The CPGB’s simplistic ‘any support is political support’ has more in common with Stalinism and justifications for substantive political support to the ‘progressive’ bourgeoisie than it does with Leninism.
Simon Keller
email

Workers’ unity
How dumb of the Kosovans to be taken in by a CIA plot, when they could have lived happily in brotherhood and unity within the socialist utopia of Serbia. Or perhaps how dumb of Richard Roper not to notice that the Kosovans as a whole wanted to be free of Serbia and escape Milosevic’s chauvinist oppression (Letters, February 3). The rights, wrongs and history of it do not change the question as to how the situation can best be resolved by the working class, though I find it significant that the feelings of the Kosovan masses are simply dismissed by comrade Roper.

We did not, do not, support the free market or any other form that capitalism may take in central and eastern Europe or anywhere in the world. We advocated the self-determination of Kosova as the best answer available to the working class in the circumstances. Comrade Roper and his fellow thinkers supported the reactionary anti-socialist Milosevic as the only possible way of opposing imperialism. In service to this idea they trampled reality underfoot.

I think comrade Roper misunderstood my closing remarks - probably because of his Stalinist tendencies he has little understanding of democracy. Imperialism may grant Kosova independence, though it shows no signs of doing so at the present. Imperialism intervened in the region for its own reasons, not because it supports the right to self-determination.

Finally, there is comrade Evangelos. I am glad he has also decided to continue the debate (Letters, February 3). I am as interested as him in reducing the competition between workers, but there is a right way to do it - through workers’ unity (remember, workers have no country) - and a wrong way to do it - workers’ disunity - which won’t work. The belief that Britain can be isolated from the rest of the world is just a fantasy.

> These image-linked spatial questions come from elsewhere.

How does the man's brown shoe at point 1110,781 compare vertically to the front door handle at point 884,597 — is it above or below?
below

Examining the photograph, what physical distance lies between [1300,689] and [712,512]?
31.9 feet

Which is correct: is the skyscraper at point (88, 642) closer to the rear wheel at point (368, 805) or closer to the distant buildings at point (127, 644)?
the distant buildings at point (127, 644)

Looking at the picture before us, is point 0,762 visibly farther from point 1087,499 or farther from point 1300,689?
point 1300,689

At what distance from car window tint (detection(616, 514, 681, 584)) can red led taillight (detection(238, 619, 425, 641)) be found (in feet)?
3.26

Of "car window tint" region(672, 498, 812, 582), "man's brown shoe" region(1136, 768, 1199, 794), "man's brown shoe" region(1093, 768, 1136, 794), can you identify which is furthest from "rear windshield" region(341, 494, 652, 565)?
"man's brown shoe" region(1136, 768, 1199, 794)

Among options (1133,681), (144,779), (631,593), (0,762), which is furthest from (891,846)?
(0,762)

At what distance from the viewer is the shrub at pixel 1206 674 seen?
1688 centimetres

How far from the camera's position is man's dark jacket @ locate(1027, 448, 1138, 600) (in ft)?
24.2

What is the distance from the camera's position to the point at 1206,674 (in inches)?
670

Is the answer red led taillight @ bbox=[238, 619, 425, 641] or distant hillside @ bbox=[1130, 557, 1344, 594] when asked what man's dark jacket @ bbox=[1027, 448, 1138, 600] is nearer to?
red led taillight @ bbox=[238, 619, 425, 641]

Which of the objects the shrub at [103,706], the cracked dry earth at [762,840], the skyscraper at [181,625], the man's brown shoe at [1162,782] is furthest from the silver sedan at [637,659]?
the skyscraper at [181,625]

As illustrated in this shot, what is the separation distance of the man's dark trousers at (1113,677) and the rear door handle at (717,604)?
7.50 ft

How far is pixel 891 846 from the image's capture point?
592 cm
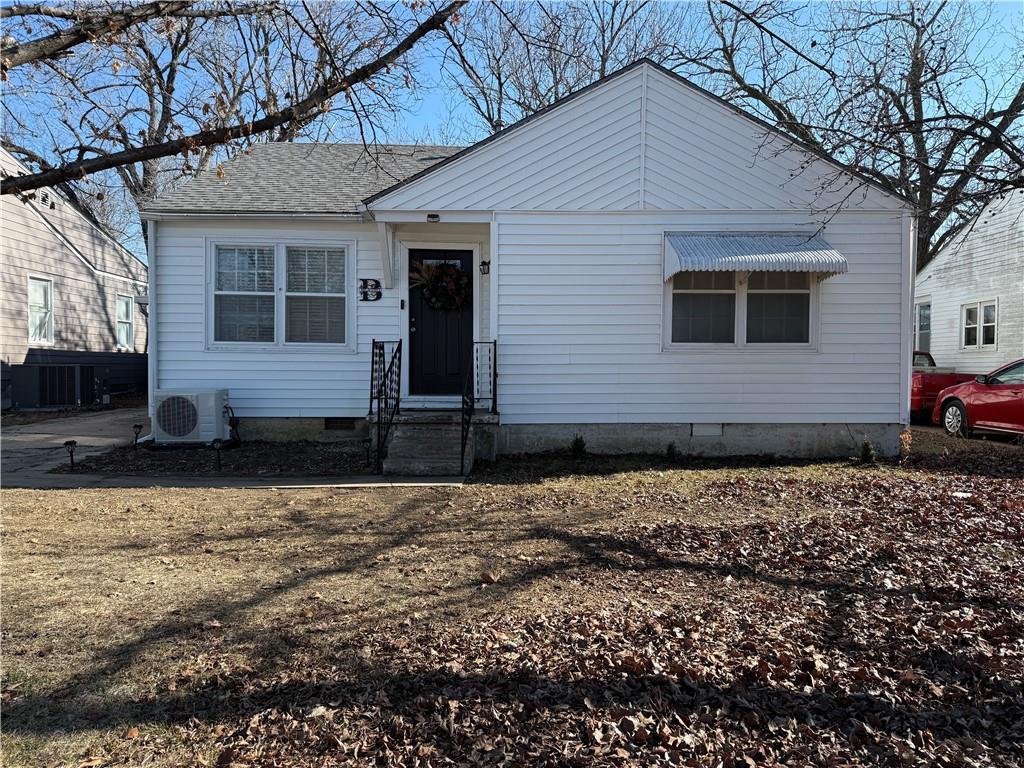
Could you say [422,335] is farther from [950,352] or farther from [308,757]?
[950,352]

In the 19th century, when Irish labour was undermining British working class living standards and being used to break strikes, forward-looking leaders not only turned to organising all workers, irrespective of where they came from: they also sought to organise in Ireland.
Today the European Union has been enlarged and it is no good bemoaning the fact. We need to take advantage of it to extend working class influence and jointly campaign to increase the wages and conditions of all through trade union and political organisation on an EU-wide basis.
Phil Kent
Haringey

German left
As you don’t know too much about the political situation in Germany, you couldn’t know much about the new party, Wahlalternative Arbeit und Soziale Gerechtigkeit (‘Socialist or welfare state party’, November 25).

It is the left wing of the SPD, the party of Schröder, and there are a lot of former SPD members, including trade unionists, that founded this party. They don’t fight against the government - their only concern is how to stop the frustrated masses from making revolution against the terrible situation in our country. They have set up a more leftwing SPD to stabilise the political situation.

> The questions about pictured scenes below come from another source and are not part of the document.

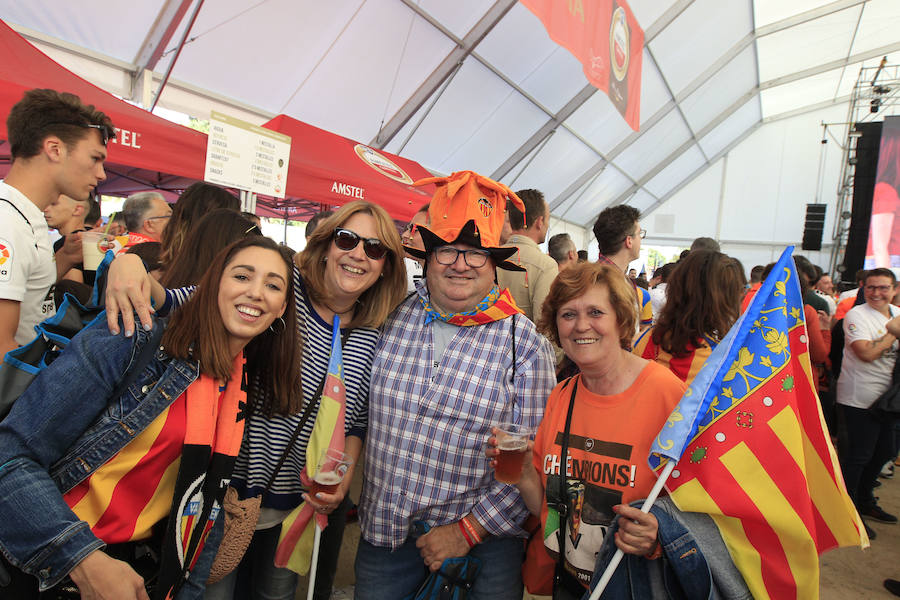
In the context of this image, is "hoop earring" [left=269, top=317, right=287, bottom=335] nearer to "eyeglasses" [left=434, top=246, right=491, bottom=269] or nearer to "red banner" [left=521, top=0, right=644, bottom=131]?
"eyeglasses" [left=434, top=246, right=491, bottom=269]

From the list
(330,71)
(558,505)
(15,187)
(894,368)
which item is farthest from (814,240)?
(15,187)

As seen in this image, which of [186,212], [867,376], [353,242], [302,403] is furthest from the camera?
[867,376]

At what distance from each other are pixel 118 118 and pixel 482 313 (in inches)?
142

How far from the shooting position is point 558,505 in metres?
1.57

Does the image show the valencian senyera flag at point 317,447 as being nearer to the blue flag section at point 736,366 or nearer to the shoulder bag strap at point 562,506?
the shoulder bag strap at point 562,506

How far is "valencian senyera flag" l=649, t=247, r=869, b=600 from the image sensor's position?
1.29 m

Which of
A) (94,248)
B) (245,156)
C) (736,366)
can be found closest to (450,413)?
(736,366)

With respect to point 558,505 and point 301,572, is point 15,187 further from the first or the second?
point 558,505

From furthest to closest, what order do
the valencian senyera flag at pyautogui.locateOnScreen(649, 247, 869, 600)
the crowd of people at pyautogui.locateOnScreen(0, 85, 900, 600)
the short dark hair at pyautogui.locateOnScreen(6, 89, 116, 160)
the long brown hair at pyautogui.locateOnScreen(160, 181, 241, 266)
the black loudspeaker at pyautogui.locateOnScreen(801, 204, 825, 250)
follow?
the black loudspeaker at pyautogui.locateOnScreen(801, 204, 825, 250)
the long brown hair at pyautogui.locateOnScreen(160, 181, 241, 266)
the short dark hair at pyautogui.locateOnScreen(6, 89, 116, 160)
the valencian senyera flag at pyautogui.locateOnScreen(649, 247, 869, 600)
the crowd of people at pyautogui.locateOnScreen(0, 85, 900, 600)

Or do you think, under capitalism we can gain “justice for all” - a demand of the new party?
M Klingender
email

Economic demands
Ian Mahoney’s article, ‘Sectarian killers at the funeral’, draws our attention to how the revolutionary left seems to suffer a lack of conviction in their professed Marxist politics when it came to being involved with the Socialist Alliance and Respect (Weekly Worker February 3).

But Ian goes on to state: “Economic struggles against employers and the government’s anti-trade union laws have no inherent logic pointing to state power and ending exploitation. Economic struggles are the guerrilla warfare of the working class.”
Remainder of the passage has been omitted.